━━━━━ Selected passage ━━━━━
7. A question arises whether respondent No. 2 though legally not entitled to practise profession of law, can be considered to be a legal practitioner within the meaning of Section 36(4) of the Act As already observed above, a legal practitioner cannot represent a party to a dispute in any proceeding before a Labour Court, Tribunal or National Tribunal, unless two conditions, namely, (i) consent of the opposite party; and (ii) leave of the Labour Court, Tribunal or National Tribunal, as the case may be, are satisfied. In other words, the embargo on representation by a legal practitioner is lifted if the opposite party gives consent and leave is granted by the Labour Court or the Tribunal. The object or reason in enacting the provision contained in Section 36(4) of the Act is explained by the Supreme Court in Pradip Port Trust's case (supra). The Supreme Court has observed:It is reasonable to suppose that the presence of legal practitioner in conciliation may divert attention to technical pleas and will detract from the informality of the proceedings impending smooth and expeditious settlement. Legal practitioners entrusted with their briefs cannot be blamed if they bring forth their legal training and experience to the aid and benefit of their clients. But labour law operates in a field where there are two unequal contestants. The Act therefore takes care of the challenge of the situation in which the weaker party is pitted against the stronger be fore adjudication authorities. That appears to be one of the reasons for introducing consent of the parties for representation by legal practitioners. Employers, with their purse, naturally can always secure the services of eminent counsel.
━━━━━ Records shown ━━━━━
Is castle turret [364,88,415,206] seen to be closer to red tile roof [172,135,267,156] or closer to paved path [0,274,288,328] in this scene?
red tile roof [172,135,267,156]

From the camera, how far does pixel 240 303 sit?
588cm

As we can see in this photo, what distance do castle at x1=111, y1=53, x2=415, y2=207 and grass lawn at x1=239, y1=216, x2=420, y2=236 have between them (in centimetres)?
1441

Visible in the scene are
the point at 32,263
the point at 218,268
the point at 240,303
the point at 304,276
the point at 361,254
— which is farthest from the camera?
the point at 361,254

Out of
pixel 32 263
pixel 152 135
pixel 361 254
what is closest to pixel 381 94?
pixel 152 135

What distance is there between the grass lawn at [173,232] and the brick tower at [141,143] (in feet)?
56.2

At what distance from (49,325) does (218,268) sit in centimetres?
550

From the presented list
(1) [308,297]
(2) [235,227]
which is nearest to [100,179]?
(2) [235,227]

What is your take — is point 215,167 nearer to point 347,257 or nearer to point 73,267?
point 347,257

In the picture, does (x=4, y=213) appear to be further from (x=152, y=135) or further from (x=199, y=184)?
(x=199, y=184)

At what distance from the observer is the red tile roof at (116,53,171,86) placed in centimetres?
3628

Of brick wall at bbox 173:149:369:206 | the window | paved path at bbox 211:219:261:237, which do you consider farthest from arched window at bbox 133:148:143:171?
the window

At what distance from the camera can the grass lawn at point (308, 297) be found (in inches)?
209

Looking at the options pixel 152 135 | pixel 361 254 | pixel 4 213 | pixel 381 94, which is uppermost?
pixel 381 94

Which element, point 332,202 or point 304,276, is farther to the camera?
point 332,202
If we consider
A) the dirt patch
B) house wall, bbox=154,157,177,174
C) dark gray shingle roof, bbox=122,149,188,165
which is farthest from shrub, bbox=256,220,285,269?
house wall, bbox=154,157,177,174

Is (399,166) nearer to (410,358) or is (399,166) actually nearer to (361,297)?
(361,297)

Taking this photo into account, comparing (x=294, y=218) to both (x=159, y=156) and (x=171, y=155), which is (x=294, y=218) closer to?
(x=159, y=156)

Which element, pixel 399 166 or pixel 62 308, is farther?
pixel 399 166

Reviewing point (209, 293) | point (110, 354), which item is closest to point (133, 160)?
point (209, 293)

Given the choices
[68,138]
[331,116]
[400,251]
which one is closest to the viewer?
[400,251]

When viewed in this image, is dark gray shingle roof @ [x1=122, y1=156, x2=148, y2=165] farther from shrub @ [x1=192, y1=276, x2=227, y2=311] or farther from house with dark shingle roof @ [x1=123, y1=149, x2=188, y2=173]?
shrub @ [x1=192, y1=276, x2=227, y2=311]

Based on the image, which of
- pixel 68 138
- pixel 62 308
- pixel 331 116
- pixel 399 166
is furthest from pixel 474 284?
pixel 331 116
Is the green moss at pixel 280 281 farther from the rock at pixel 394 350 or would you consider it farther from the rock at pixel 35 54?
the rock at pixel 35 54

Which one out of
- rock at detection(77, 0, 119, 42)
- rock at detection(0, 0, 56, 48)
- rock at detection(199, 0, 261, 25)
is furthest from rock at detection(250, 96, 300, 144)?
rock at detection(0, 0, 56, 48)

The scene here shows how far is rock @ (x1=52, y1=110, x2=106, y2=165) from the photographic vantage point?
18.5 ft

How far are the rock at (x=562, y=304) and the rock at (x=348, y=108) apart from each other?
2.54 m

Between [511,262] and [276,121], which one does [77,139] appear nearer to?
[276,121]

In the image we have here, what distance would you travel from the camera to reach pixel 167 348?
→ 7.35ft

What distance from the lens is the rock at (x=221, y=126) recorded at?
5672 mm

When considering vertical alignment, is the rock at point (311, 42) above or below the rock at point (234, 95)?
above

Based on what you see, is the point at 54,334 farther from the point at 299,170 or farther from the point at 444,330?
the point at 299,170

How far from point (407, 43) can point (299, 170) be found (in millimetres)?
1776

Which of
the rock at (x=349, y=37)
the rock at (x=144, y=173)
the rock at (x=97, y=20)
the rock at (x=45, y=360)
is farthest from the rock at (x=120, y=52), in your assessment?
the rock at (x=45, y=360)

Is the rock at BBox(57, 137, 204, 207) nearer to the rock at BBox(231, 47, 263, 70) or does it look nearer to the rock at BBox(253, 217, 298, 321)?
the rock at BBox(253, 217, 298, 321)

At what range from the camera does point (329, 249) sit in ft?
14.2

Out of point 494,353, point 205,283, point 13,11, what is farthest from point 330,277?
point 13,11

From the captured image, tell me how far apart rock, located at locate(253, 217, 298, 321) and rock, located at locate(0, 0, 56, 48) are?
━━━━━
» **Task to carry out**: According to the passage above on legal representation before labor tribunals, what two conditions must be met before a legal practitioner can represent a party?

» **Exercise answer**: The consent of the opposite party and the leave of the Labour Court, Tribunal or National Tribunal, as the case may be.